I was recommended to visit San Pedro de Atacama by a Chilean friend from home. Situated in the north of Chile close to the Bolivian border, the small town is surrounded by the vast expanses of the Atacama Desert and some incredible scenery.
How to get there
There are regular flights throughout the day from Chile’s capital, Santiago, to the town of Calama. From there it’s just over an hour by bus to San Pedro de Atacama. For those of you with a little more stamina or short on budget, there is an overnight bus direct to San Pedro from Santiago which takes about 24 hours. The buses in general in this part of South America I found to be easy to travel on. They provide you with meals and the seats are wide and recline enough to sleep in.
San Pedro itself is very small with dusty narrow streets and limited infrastructure. However, there are plenty of options for accommodation as well as restaurants and enough supermarkets to buy food to cook for yourself.
People often stop there as either their final or initial stop in Chile. A perfect location for a multi-day trek to/from Uyuni and the Bolivian salt flats.
What to see
While there are limited options with regards to things to do in the town itself, there is plenty of choice when it comes to seeing the local area.
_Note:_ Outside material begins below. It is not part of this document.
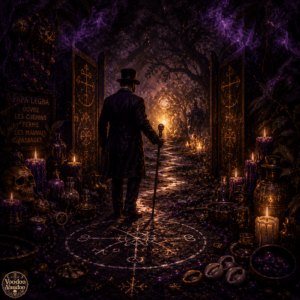 Rituel d’Ouverture de Chemins avec Papa Legba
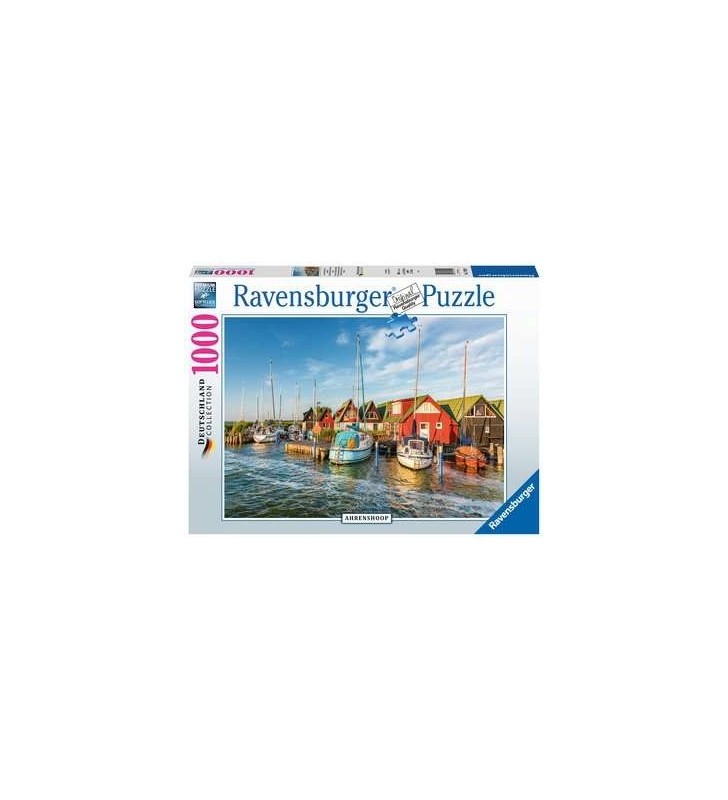 Ravensburger 17092 puzzle 1000 pz Landscape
I had three days there and filled my time with different organised tours. Each involving several places of interest.
Valle de la Luna
The scenery around the Atacama Desert is very reminiscent of Mars or some other alien planet. The red, dusty rocks and vast expansive desert stretching into the distance creates an incredible image. Valle de la Luna (or the Valley of the Moon) has a very cool mix of colours and, as you might expect, a very moon-like feel to it. It was also where I saw the sunset on my first night in the Northern Chilean desert. A beautiful mix of colours stretching out over the landscape as the sun disappeared beyond the horizon.
Earlier in the day I had seen more of the desert and the unique scenery across the region. The range of colour is particularly impressive given you are essentially surrounded by nothing more than dust and rocks.
Speaking of rocks, one of the highlights for me was Piedras Rojas; the Red Rocks. The contrast between the red stone and the blue salt lakes is startling. It’s also pretty cold due to the altitude, as is the case for a lot of the sites in and around San Pedro. Many people have problems with altitude sickness and some excursions carry oxygen tanks as a precaution.
During this tour we saw a lot of wildlife, including several bird species and a lot of guanaco (a member of the llama family). We also crossed the Tropic of Capricorn. Something I did again recently in Africa.
Salar de Tara
If you don’t have time or the budget to reach Uyuni in Bolivia, then the Atacama salt flats are a good alternative. Not quite as large or unending, but they still give you a sense of the vastness these areas generate. Large open areas going on for miles until they disappear into the distance. It’s also incredibly cold, so prepare to wrap up warm.
Throughout the day we were moving between 4,000m to 5,000m and some people had problems acclimatising to the altitude. Something to bear in mind if you’ve experienced altitude sickness in the past.
We also stopped by many lakes during the tour, including Lagunas Miscanti y Miniques. The deep blue shade of the lake contrasts brightly to the yellow of the plant life and red rocks surrounding it.
One of the most famous species to live in this part of the world are the bright pink flamingos. There is a reserve called Reserva Nacional Los Flamencos where you can peacefully enjoy your time watching the birds as they eat, sleep and pass their time in large groups. It’s also where I first learnt that flamingos can in fact fly!
Other popular sights around San Pedro de Atacama include geothermal hot springs and geysers. Location wise it’s a little out of the way, but with the unique scenery on offer there’s nothing else like it on the planet.